Would they maybe come up with some new barking and howling frequencies to expand their vocabulary? What would a single one new idea they’d want to express be?
I think the point’s been made pretty clear: Animals seem to develop mechanisms according to their needs. A fish wouldn’t develop wings. A bird wouldn’t develop gills. A herbivore wouldn’t develop sharp teeth. Likewise, a creature which has not been endowed with any hand-like apparatus to elaborate objects in their environment wouldn’t develop a large brain.
Take a dolphin and give her a brain a hundredfold more powerful than a human one. Would that enable her to do anything different than she did before? I suppose not. The only thing that would probably change is that she would die in a matter of a few hours due to not being able to provide for her increased energy needs.
So did the homo brain evolve in parallel with hands. When they first managed to erect a stone pile, they became acquainted with a whole new concept which they named a ‘pile’. Acquiring the ability to hurl a stone, they needed to use some brain force to calculate the trajectory of a projectile.
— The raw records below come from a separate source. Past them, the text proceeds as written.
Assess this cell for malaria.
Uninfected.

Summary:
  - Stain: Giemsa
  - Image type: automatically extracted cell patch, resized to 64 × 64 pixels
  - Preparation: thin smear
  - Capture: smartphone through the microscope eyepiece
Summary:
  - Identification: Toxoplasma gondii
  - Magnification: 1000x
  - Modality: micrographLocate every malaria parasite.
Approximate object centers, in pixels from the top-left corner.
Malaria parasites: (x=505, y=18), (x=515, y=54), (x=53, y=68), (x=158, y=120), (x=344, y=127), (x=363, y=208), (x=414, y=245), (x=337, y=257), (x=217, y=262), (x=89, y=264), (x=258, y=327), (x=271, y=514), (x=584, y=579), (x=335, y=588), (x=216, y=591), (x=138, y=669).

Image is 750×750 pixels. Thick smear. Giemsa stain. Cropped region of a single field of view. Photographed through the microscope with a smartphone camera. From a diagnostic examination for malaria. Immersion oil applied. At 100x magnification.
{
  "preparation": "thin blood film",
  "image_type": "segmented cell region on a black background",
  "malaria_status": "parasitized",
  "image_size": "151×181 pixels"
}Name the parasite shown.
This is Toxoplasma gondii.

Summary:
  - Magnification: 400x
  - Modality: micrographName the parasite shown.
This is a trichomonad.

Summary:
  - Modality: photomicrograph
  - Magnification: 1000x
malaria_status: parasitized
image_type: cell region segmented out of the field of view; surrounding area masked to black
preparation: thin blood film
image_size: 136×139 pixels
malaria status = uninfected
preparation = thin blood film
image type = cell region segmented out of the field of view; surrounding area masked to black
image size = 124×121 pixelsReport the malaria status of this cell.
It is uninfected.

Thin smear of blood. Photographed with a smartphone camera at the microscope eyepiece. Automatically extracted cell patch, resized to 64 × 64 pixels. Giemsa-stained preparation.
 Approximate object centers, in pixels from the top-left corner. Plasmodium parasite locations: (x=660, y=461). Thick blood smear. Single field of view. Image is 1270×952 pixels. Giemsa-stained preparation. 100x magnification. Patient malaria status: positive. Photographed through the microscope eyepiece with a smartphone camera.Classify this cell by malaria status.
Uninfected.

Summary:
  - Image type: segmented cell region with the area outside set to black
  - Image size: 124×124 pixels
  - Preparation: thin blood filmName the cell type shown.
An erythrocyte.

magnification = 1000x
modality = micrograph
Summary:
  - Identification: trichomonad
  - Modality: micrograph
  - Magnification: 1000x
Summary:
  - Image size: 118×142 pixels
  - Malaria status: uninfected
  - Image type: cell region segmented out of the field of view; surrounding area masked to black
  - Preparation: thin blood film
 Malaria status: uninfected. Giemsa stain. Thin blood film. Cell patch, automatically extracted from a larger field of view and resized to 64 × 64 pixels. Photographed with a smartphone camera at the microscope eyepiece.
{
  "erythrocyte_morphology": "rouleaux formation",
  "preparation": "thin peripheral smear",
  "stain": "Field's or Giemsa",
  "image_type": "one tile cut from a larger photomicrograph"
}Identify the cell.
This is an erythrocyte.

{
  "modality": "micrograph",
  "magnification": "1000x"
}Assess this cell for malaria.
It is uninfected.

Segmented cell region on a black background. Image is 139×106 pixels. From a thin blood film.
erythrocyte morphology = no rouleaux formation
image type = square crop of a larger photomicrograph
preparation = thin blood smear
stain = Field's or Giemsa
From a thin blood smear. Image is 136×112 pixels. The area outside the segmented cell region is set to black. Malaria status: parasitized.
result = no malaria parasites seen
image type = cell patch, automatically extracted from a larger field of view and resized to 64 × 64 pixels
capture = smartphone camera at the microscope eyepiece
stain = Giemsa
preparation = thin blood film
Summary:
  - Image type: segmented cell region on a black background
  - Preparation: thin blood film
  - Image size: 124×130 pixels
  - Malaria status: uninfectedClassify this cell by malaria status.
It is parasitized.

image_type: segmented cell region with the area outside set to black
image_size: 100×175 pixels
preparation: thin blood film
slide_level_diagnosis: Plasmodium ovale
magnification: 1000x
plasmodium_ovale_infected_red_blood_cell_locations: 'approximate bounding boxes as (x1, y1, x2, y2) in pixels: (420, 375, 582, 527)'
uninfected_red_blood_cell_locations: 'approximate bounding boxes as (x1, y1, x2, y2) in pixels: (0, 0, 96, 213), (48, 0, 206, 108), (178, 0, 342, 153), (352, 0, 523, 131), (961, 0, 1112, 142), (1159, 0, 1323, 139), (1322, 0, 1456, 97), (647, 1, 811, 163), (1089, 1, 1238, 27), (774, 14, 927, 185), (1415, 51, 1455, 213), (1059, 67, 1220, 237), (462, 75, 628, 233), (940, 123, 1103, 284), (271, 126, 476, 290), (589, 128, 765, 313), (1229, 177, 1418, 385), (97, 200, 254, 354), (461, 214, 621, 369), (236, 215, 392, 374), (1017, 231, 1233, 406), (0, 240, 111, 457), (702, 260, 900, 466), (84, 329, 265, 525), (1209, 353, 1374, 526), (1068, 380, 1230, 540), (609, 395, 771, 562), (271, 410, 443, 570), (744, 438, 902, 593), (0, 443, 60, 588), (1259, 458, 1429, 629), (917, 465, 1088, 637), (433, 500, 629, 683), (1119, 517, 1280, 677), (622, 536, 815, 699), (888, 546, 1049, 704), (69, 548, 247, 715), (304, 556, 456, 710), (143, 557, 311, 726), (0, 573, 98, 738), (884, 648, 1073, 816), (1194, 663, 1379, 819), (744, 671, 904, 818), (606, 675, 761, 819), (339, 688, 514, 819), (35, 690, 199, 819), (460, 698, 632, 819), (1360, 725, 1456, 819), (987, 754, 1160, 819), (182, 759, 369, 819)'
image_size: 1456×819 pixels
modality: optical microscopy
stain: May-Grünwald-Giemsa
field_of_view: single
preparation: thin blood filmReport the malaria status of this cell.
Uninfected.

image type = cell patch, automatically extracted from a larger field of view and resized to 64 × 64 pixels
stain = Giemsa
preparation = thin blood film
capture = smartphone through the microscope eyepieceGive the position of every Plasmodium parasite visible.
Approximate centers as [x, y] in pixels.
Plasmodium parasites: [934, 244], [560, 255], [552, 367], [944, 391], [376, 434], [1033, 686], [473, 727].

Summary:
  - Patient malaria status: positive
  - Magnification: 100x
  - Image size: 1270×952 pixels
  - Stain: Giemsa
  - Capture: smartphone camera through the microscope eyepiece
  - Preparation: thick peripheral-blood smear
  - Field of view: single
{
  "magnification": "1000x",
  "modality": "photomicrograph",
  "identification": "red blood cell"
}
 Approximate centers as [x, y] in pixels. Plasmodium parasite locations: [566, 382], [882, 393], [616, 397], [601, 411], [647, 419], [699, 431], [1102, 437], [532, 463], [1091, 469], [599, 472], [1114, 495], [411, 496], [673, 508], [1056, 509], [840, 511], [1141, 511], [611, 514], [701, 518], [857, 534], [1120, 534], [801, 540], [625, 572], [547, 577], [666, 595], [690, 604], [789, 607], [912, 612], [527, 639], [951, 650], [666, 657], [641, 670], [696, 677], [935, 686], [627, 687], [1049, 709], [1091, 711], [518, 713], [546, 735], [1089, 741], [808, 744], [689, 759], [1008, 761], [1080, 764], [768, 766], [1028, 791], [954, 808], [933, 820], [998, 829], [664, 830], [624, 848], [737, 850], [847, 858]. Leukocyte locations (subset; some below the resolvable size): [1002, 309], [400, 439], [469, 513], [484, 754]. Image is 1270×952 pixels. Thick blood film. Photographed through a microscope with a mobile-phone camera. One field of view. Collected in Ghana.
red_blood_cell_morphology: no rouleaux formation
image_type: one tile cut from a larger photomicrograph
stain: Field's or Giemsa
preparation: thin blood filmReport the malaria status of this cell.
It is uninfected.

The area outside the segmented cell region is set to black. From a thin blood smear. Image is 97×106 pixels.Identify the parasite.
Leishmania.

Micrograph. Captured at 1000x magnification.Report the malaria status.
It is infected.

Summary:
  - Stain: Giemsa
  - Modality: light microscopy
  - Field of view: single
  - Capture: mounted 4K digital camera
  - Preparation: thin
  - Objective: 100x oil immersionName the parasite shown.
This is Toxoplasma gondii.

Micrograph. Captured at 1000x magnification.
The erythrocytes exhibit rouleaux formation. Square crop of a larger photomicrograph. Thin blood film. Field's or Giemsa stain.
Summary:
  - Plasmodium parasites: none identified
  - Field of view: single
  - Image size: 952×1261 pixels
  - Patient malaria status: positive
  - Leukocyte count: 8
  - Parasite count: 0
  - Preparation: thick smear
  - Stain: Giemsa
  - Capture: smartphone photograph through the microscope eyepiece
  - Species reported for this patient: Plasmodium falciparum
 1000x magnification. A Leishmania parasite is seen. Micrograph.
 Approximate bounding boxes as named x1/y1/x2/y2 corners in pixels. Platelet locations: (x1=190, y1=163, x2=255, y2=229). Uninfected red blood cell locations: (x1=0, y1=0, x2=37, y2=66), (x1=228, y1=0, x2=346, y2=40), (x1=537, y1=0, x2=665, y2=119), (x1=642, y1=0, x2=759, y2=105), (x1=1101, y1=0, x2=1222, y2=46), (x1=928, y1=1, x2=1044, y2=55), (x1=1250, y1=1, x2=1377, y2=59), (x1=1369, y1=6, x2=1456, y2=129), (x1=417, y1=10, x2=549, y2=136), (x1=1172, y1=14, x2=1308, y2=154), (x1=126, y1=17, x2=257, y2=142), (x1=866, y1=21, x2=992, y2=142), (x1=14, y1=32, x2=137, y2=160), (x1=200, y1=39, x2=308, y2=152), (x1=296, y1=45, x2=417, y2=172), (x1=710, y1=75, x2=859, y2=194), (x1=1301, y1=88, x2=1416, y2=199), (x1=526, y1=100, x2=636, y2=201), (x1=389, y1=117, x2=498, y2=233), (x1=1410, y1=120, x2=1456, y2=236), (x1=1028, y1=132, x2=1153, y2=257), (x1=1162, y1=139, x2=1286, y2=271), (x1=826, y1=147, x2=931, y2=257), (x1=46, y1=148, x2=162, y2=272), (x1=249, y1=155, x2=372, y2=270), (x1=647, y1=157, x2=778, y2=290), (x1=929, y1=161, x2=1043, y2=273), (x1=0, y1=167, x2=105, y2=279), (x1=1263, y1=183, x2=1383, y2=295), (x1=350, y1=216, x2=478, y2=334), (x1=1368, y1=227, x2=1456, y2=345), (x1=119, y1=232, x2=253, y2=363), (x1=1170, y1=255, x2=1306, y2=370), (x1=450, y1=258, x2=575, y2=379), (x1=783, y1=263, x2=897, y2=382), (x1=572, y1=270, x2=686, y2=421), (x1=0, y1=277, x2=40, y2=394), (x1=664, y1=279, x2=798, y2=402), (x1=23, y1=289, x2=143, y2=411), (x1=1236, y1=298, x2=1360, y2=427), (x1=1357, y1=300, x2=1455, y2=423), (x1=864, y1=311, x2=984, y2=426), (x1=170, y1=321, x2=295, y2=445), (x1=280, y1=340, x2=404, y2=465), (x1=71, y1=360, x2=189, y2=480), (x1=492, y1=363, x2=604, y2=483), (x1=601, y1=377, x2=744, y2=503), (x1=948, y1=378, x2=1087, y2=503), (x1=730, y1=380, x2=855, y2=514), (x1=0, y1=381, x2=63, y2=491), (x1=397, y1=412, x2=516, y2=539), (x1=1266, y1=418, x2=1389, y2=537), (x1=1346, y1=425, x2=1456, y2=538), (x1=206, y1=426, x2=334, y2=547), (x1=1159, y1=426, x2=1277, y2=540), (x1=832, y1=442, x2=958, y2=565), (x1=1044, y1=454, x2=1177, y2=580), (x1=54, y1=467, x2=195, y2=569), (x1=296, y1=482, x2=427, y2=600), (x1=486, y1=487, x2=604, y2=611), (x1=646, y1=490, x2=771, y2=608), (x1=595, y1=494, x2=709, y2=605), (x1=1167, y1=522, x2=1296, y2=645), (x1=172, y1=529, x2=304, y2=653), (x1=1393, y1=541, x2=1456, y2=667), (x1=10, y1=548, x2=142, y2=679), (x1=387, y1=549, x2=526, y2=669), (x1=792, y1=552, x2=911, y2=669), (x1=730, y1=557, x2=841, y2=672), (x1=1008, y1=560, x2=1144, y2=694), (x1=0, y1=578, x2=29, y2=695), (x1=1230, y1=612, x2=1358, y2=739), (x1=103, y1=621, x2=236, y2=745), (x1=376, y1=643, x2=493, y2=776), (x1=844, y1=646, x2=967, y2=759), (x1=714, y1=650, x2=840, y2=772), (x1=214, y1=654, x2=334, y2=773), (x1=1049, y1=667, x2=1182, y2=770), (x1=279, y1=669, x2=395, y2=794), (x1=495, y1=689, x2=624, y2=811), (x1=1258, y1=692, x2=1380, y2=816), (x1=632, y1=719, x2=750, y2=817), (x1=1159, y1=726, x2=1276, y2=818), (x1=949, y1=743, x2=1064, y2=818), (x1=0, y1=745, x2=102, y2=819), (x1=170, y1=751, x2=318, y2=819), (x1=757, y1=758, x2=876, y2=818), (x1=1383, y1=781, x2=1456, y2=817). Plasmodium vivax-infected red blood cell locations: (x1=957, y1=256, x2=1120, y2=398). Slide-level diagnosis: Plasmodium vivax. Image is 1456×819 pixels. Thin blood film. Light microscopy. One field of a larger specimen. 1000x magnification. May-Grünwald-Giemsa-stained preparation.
By being able to draw a circle with their finger on the sand, they came to determine the shape’s defining characteristics such as a diameter and a perimeter, and eventually even calculate the relation they have to one another.
By becoming bestowed with the efficacy to elaborately manipulate things around them, they gained access to a vast new supply of data previously concealed from life. They were in an urgent need of a powerful hardware appliance to run the appropriate pieces of software needed to deal with this new torrential data stream, such as mathematics to process the information, memory to store it for future reference, and language to outsource it among them and take better advantage of it.
We also see the same process repeating itself today, but on a much larger scale this time. When humans collected a sufficient amount of information from their environment to unlock the mysteries of energy and take advantage of it, they naturally set forth to create stronger and apter, artificial, external devices – or extensions of their hands – which enabled them to manipulate their environment in ways and scales unimaginable theretofore. This industrial revolution gave rise to a new need to process vastly greater amounts of information. Traditional, genetical evolution could not do the trick this time. Just like they created external, artificial hands, now they had to create external, artificial brains to deal with the data generated.